Short task
In the pull request below, what failure rate for etcd-druid's snapshot compaction jobs is the currently agreed threshold for the alerts?

Provided text
——————
Prometheus alerts for when `etcd-druid`'s snapshot compaction jobs fail above a certain rate #9739

renormalize · 2024-05-13T05:59:00Z

How to categorize this PR?

/area control-plane
/area monitoring
/kind enhancement

What this PR does / why we need it:

This PR enables alerts at the seed level when etcd-druid's snapshot compaction jobs fail over a certain rate (10% is the currently agreed upon value by @gardener/etcd-druid-maintainers). The PR is in draft for enabling reviewers to test these changes locally; I will be opening it up for review once the reviewers are satisfied with the testing they perform locally.

These alerts are a health check for the seed cluster in the sense that a large number of snapshot compaction jobs failing simultaneously would suggest:

Connectivity issues to the remote object storage.
Network issues for the cloud provider, leading to alerts on all seeds on that cloud provider.
Early detection of backup corruption.
——————
Raw data
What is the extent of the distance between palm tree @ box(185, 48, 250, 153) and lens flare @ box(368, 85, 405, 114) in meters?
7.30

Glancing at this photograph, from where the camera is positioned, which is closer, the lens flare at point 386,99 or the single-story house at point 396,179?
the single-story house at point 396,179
——————
Right answer
10%